Daytripper ***
Par Fábio Moon et Gabriel Bá. Urban Comics, 22,50 €, avril 2012.
Quand on rédige chaque jour la rubrique nécrologique du journal, il n’est pas étonnant qu’on finisse par penser à sa propre mort – et donc à son existence passée et à venir. C’est le principe de cet ouvrage qui met en scène l’écrivain et journaliste nécrologique Brás, à différents moments de sa vie, moments où, justement, il aurait pu la perdre. Chaque chapitre se clôt ainsi avec la mort de Brás à différents âges, comme pour imaginer ce que le monde aurait pu retenir de sa trajectoire s’il était décédé à 47 ans ou bien à 79. Poétique, métaphorique ou simplement touchant, ce volumineux recueil de 256 pages évoque tour à tour le coup de foudre, la naissance du premier enfant, la mort du père, la rupture, le bonheur d’être grand-père, la disparition d’un ami, l’accident improbable, la maladie, l’absence, la tendresse… Toutes ces petites choses et ces grands moments qui font la vie d’un homme ancré dans une société.
À quatre mains tant sur l’écriture que sur le dessin, les frères brésiliens Fábio Moon et Gabriel Bá composent ici un portrait sensible et émouvant d’un type plutôt banal, sous la forme d’un puzzle de potentialités.
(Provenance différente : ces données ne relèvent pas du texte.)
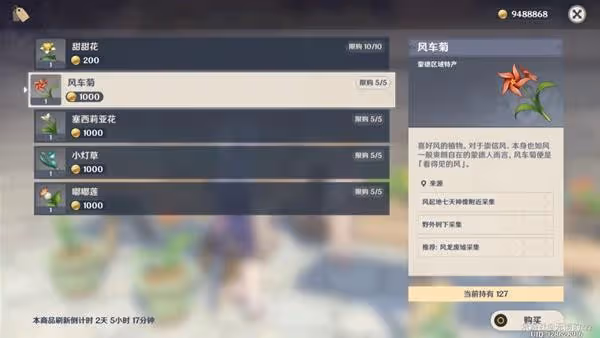 《原神》風車菊採集路線及購買位置說明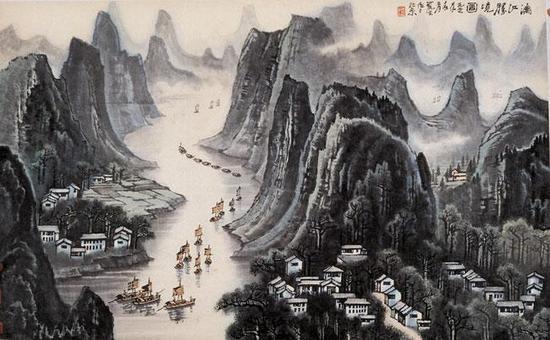 李可染《漓江胜境图》
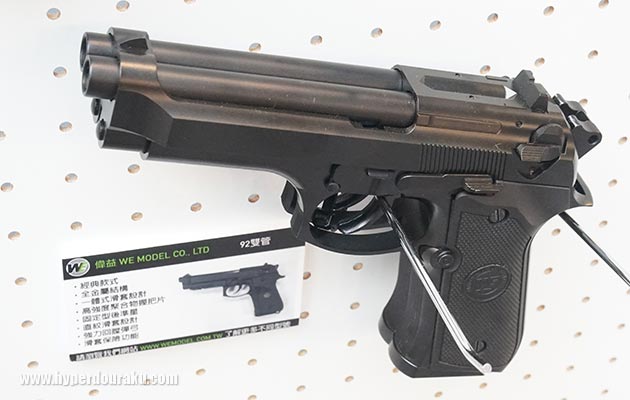 M92Fのダブルガン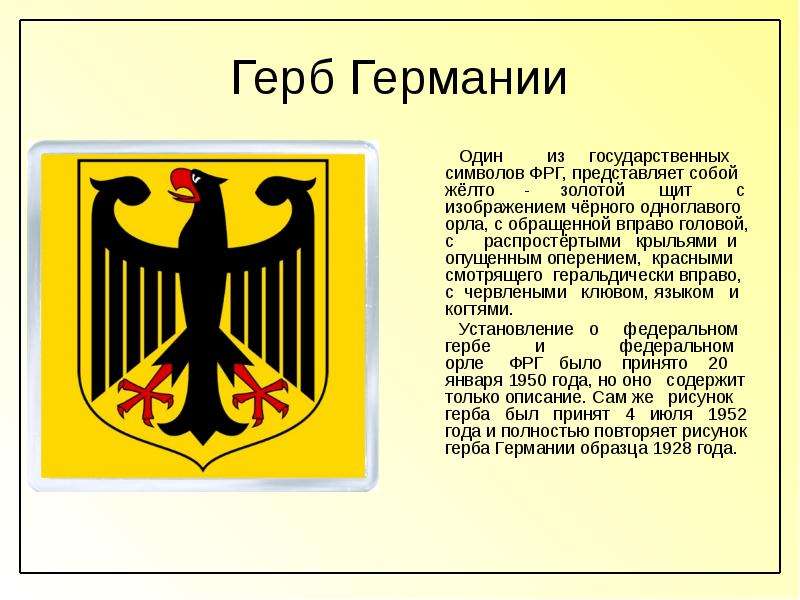 Герб Германии Один из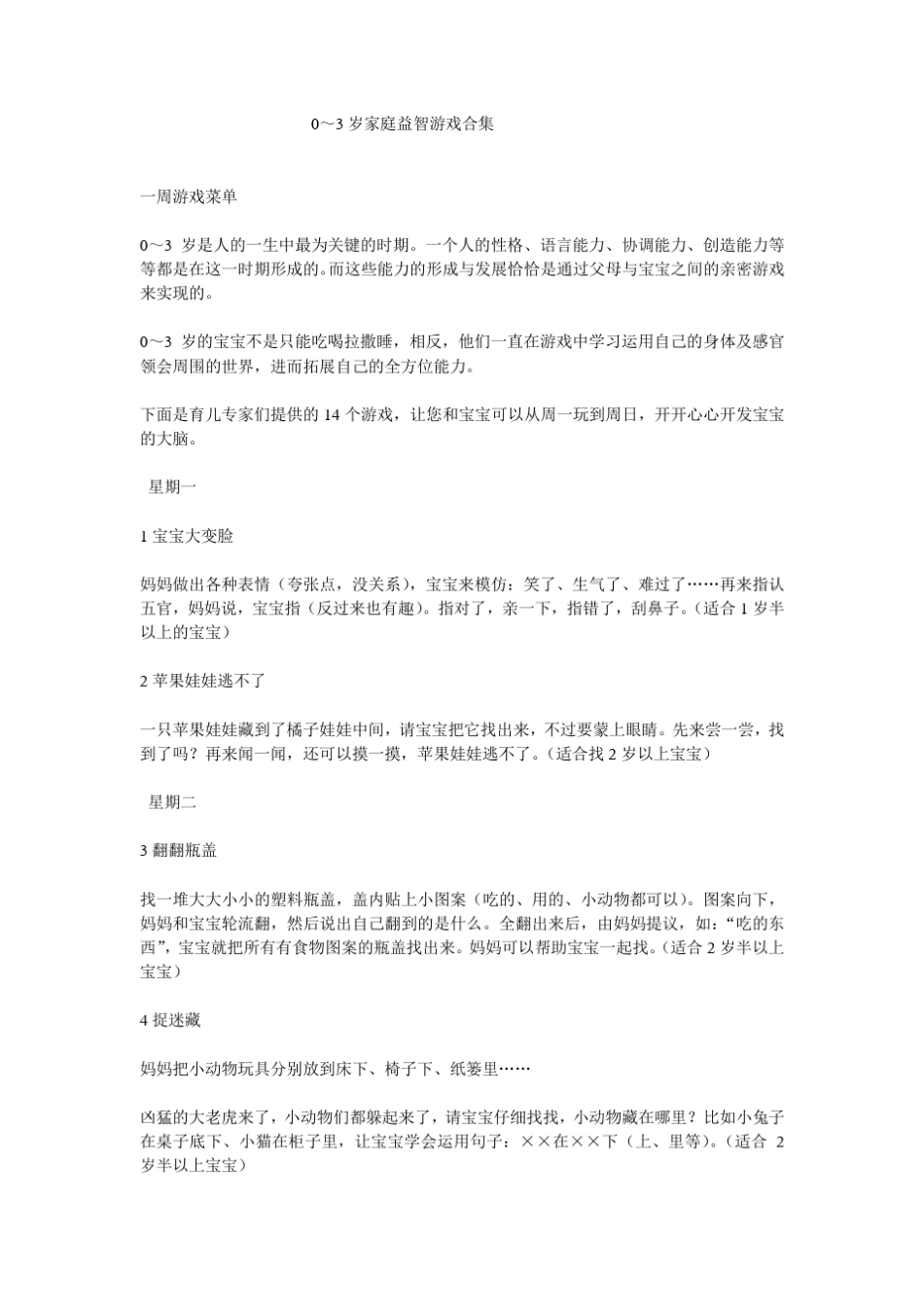 03岁家庭益智游戏大全_第1页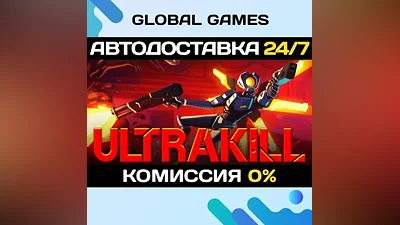 ULTRAKILL STEAM GIFT АВТОДОСТАВКА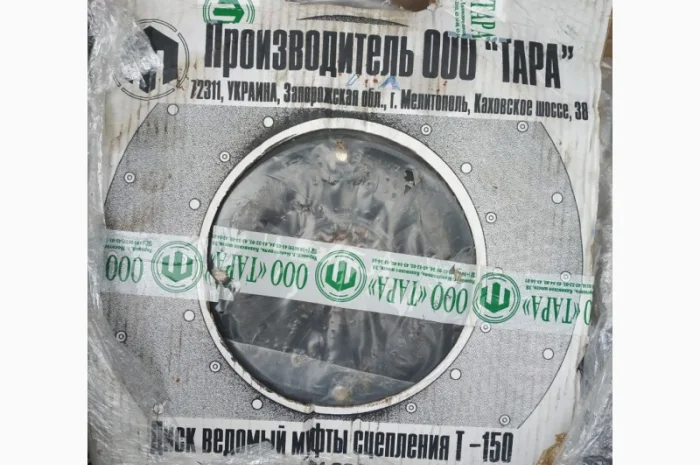 Диски сцепления Т-150, СМД-60, ямз- фото № 4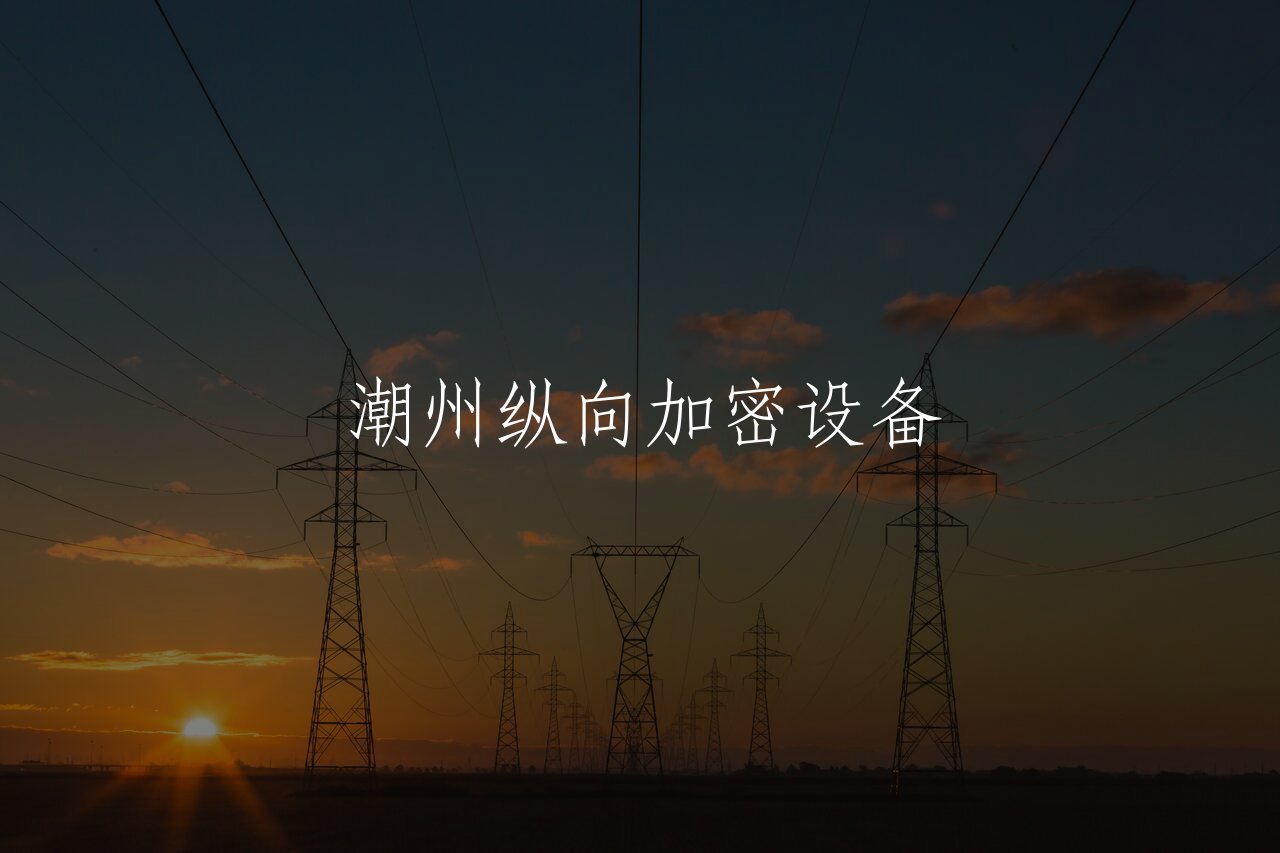 潮州纵向加密设备 核心概念图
Qu’est-ce qui est vraiment arrivé ? Peu importe, le lecteur pointilleux tentera de démêler le destin écrit de celui fantasmé, mais l’essentiel n’est pas là. Ce qui compte dans cet album très littéraire dans sa forme, ce sont des dialogues élégamment ciselés et les jolis textes nécrologiques qui évoquent la mort de Brás à la fin de chaque chapitre. Ainsi que le dessin romantique des deux frangins, déjà épatant sur Umbrella Academy – et bien aidé par les couleurs de Dave Stewart, comparse habituel de Mignola. Lauréat du Eisner Award du meilleur récit complet l’an dernier, Daytripper forme donc une bande dessinée qui pourra séduire au-delà des lecteurs réguliers de BD, car elle tient autant du roman (en empruntant ses codes) que du récit graphique (la simplicité et le charme du trait de Moon et Bá sont impressionnants). Et même si on peut lui reprocher un certain maniérisme et une tendance à se regarder un peu le nombril artistique – à la façon d’un Craig Thompson, qui signe la postface d’ailleurs… –, il est difficile de ne pas se laisser envoûter par ce récit qui pourra fonctionner comme un miroir chez le lecteur qui a déjà quelques années derrière lui.